Repeat exactly the lines beginning at the one that contains "Viewing this snapshot, which" and running to the end of the material. Omit the pictures.
* Begin DATASET *
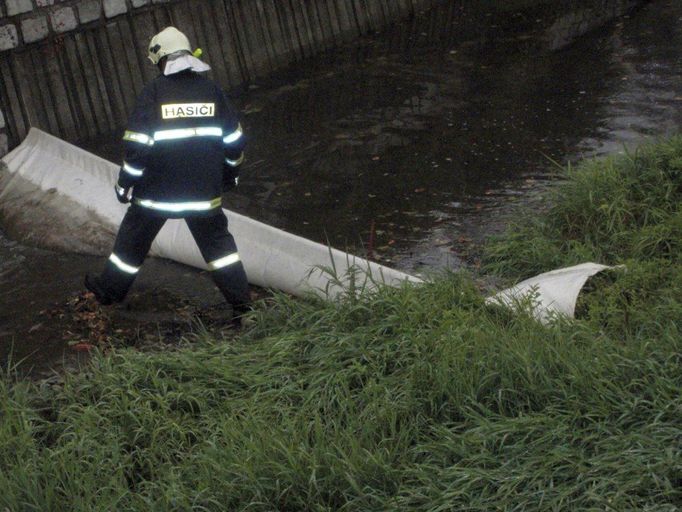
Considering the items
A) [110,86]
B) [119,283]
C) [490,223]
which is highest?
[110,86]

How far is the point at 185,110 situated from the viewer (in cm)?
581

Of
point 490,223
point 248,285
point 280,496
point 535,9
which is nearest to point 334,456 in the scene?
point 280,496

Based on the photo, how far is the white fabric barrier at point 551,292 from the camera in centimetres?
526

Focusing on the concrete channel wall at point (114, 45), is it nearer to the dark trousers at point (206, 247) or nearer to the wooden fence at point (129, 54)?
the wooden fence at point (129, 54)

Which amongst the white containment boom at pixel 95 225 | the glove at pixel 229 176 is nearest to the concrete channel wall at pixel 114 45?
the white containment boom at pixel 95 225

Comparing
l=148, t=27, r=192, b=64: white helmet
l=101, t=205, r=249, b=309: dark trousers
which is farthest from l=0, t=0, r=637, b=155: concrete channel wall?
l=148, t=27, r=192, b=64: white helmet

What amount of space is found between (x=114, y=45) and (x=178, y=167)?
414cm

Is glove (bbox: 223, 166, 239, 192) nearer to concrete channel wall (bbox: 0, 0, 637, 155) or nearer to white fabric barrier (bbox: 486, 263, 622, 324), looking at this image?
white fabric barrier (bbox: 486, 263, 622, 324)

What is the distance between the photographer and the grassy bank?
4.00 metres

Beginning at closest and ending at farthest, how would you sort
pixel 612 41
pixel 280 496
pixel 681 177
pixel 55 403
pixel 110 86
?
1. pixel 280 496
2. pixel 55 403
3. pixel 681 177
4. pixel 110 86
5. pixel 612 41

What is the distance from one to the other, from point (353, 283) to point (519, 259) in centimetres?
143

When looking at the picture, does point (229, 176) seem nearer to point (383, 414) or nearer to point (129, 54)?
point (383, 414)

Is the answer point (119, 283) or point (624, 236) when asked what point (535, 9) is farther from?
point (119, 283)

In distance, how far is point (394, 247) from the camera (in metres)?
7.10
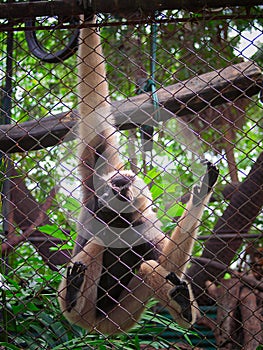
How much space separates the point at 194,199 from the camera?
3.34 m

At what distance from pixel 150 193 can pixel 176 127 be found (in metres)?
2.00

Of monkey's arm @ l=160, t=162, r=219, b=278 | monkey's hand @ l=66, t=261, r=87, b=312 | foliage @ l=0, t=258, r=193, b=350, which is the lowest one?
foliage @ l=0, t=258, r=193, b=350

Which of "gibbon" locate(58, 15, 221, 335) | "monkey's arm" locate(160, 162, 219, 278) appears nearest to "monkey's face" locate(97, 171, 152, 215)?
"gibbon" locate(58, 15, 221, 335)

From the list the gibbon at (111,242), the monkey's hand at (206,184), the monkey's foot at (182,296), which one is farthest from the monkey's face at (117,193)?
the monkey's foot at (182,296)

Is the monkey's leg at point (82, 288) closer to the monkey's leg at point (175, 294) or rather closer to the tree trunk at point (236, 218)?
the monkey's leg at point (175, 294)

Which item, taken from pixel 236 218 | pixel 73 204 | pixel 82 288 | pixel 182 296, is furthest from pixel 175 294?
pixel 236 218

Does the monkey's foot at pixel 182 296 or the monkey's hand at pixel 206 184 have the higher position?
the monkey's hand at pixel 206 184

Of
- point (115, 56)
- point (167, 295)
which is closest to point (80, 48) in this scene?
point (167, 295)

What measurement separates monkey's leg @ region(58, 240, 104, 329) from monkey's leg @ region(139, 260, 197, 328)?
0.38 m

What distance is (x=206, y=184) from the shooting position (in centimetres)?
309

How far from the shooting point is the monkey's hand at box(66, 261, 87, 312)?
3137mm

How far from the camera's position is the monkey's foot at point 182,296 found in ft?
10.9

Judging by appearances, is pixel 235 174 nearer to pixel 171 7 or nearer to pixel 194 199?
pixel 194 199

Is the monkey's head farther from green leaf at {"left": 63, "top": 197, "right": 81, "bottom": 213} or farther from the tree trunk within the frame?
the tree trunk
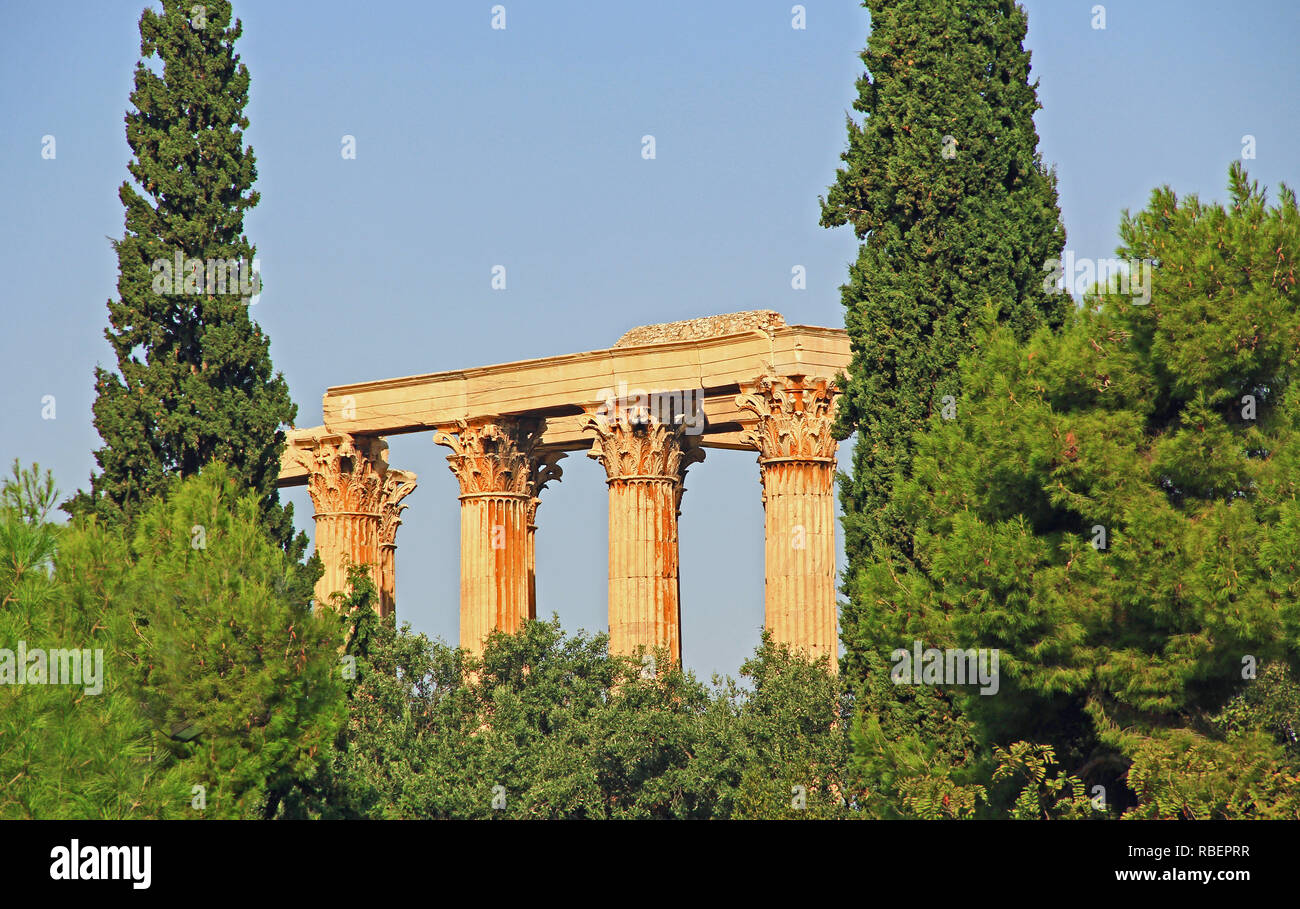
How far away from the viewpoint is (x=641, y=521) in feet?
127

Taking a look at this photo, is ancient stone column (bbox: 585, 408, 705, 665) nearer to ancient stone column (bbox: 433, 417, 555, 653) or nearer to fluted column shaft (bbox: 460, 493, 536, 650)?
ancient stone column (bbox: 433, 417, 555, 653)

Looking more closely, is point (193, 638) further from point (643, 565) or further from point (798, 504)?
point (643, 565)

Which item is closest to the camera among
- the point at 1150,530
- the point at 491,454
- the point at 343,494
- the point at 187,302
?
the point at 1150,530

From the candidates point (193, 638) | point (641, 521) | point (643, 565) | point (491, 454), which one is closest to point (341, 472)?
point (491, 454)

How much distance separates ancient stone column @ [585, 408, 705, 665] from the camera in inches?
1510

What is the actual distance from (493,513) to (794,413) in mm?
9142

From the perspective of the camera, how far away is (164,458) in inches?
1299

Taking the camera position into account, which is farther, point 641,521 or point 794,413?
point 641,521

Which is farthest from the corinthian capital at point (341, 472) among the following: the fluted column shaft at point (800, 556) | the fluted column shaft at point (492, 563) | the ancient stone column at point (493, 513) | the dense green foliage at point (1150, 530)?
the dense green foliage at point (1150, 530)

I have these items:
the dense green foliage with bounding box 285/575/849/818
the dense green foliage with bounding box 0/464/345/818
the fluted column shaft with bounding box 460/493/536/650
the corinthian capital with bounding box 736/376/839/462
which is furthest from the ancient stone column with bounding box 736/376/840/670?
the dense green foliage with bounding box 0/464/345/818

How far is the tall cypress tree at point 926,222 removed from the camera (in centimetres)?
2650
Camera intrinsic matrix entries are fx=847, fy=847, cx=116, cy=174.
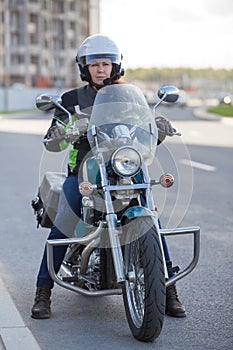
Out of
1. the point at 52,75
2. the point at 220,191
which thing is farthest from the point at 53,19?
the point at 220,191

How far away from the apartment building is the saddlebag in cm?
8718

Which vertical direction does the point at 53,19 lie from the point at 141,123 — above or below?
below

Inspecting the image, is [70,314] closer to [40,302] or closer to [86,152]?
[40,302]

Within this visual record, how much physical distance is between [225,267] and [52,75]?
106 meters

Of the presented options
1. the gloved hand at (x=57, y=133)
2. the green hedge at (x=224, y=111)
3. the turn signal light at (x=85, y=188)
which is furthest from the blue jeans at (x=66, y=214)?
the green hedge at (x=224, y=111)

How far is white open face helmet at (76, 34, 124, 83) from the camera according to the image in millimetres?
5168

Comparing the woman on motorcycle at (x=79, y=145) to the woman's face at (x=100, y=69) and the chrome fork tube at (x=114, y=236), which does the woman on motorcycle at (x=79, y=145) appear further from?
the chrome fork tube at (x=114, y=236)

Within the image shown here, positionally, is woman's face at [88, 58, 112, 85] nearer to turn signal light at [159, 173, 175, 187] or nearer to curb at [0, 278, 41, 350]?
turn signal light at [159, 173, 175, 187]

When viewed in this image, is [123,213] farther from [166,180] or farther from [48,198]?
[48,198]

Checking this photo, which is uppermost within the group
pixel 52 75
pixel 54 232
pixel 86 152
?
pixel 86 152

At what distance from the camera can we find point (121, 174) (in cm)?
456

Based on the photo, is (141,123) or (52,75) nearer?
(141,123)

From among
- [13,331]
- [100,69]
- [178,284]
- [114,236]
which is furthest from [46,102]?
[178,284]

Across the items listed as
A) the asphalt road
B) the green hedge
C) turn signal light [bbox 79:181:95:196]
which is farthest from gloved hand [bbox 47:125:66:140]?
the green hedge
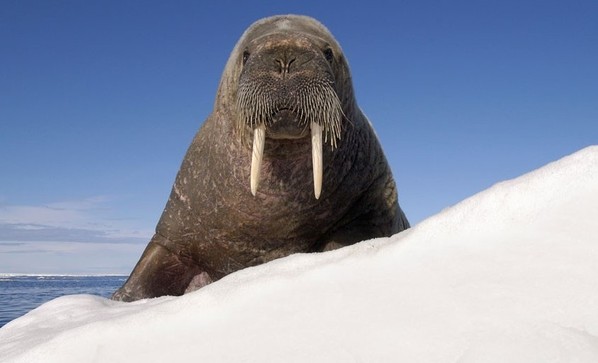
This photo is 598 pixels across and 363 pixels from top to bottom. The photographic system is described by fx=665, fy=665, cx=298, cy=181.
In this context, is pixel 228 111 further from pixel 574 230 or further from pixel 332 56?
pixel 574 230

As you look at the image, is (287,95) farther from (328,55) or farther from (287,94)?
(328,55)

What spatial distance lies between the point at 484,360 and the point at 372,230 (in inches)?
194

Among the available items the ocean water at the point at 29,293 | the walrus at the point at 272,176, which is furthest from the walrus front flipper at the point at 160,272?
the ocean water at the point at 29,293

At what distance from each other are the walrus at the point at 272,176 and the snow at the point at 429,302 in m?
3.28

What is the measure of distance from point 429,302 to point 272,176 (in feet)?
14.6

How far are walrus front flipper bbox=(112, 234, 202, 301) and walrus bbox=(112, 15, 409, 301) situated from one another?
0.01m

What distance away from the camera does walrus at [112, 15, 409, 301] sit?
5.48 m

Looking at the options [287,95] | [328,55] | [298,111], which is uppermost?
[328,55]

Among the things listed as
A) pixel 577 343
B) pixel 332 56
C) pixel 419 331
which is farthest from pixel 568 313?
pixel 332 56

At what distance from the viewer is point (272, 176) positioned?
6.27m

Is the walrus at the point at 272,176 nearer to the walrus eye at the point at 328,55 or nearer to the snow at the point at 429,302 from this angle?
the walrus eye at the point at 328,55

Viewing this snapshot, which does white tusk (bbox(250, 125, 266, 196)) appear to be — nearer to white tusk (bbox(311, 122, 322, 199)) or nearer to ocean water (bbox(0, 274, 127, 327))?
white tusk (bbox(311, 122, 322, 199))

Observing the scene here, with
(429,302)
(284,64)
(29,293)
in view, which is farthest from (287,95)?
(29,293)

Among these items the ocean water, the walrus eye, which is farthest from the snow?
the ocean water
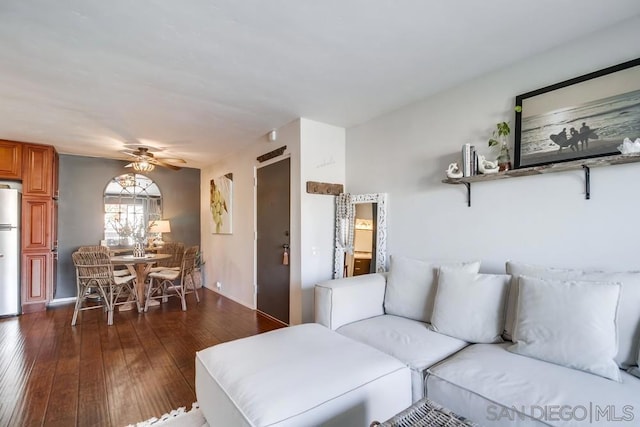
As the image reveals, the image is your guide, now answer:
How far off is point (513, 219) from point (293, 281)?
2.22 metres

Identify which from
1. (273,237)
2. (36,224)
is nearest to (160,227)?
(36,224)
* End DATASET *
* [REPLY]:
Viewing this snapshot, which does white tusk (bbox(250, 125, 266, 196)) appear to be — nearer to white tusk (bbox(311, 122, 322, 199)) or nearer to ocean water (bbox(0, 274, 127, 327))?
white tusk (bbox(311, 122, 322, 199))

Observing the scene here, with
(429,302)
(284,64)
(29,293)
in view, which is farthest from (287,95)?
(29,293)

Among these items the ocean water, the walrus eye, which is farthest from the snow?
the ocean water
As the image reveals, the image is your guide, now answer:
How far off is point (513, 219) from point (293, 281)?
2.22 metres

Identify which from
1. (273,237)
2. (36,224)
is nearest to (160,227)?
(36,224)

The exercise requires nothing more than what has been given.